Conspiracy theorists falsely claim country singer Joe Diffie died of lung cancer to downplay coronavirus threat
Legendary country singer Joe Diffie's tragic death from COVID-19 complications has sparked a wave of conspiracy theories online, with some citing his death to claim that health officials are exaggerating the devastating impact of the coronavirus pandemic.
Diffie was a country megastar in the 1990s and topped the charts with honky-tonk singles including “Home” and “Pickup Man." On March 29, he succumbed to the deadly virus in Nashville, Tennessee at the age of 61.
Following his death, several social media users on platforms such as Facebook and Twitter went on to falsely claim that news media were hiding the fact that he had lung cancer. Diffie did not have have lung cancer. The baseless claims reportedly stemmed from an obituary posted online for Joe Diffie Sr., his father, who died from cancer in November 2018.
According to a report by Billboard, the unsubstantiated claim about Diffie's death is one of many that internet sleuths are seeking to downplay the impact of the novel coronavirus.
Several conspiracy theorists have claimed that the danger of the virus, which has infected millions worldwide, has been overblown by health officials, world leaders, and media outlets. Tara Terpening Diffie, the country legend's widow, has now urged people to stop spreading misinformation about her husband. She is now hoping to set the record straight about her husband's death so her family can grieve for Diffie and celebrate his timeless legacy.
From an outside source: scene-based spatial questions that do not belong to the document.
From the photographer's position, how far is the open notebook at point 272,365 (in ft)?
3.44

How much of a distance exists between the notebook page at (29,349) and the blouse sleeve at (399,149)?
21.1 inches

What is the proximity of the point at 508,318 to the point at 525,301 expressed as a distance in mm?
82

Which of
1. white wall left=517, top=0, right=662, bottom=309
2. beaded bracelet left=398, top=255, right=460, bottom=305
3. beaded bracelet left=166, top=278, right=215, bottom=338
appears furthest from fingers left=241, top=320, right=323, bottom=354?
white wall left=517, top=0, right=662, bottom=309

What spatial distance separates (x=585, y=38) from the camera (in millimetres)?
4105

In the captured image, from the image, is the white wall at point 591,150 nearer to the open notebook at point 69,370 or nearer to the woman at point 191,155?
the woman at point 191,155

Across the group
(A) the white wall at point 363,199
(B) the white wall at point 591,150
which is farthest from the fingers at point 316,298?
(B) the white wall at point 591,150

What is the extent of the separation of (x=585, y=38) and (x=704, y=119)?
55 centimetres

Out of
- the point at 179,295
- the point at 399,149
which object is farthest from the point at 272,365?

“There have been some untrue statements about my late husband that are false and hurtful,” Tara Terpening Diffie wrote in a statement on Instagram. “Joe did not have lung cancer and was a healthy, loving father, husband, and friend. He also kept a very busy touring schedule and loved his fans who’ve supported him all these years.”
A native of Tulsa, Oklahoma, Diffie succumbed to COVID-19 just days after announcing he had contracted the disease.
The Grand Ole Opry member's legacy included mid-90s albums 'Honky Tonk Attitude' and 'Third Rock From the Sun', which went platinum. Eighteen of Diffie’s singles landed in the top 10 on the country charts, with five going No. 1. In his 2013 single “1994,” Jason Aldean name-checked the ’90s country mainstay.
Diffie shared in a Grammy award for best country collaboration for the song “Same Old Train,” with Merle Haggard, Marty Stuart, and others. His last solo album was 2010′s “The Bluegrass Album: Homecoming.”
“Joe was a real true honky-tonk hero to every country artist alive today,” singer John Rich said at the time of his death. “No one sang our music better than he did, and to see his life and artistry cut short is beyond tragic. He was loved, cherished, and respected by all of country music and beyond.”
Meanwhile, Toby Keith extended his condolences to Diffie’s family, saying in a statement, “A great traditional voice will live on cuz I’m putting his music on now. Here’s a beer to ya, Joe. Go get your reward.”
Deanna Carter said she was “shell shocked” by the news and had hoped to perform again with Diffie this year. “He was a powerhouse that stopped people in their tracks, both on and off stage,” she said in a statement.
Diffie is survived by his wife, Tara Terpening Diffie, and seven children from four marriages.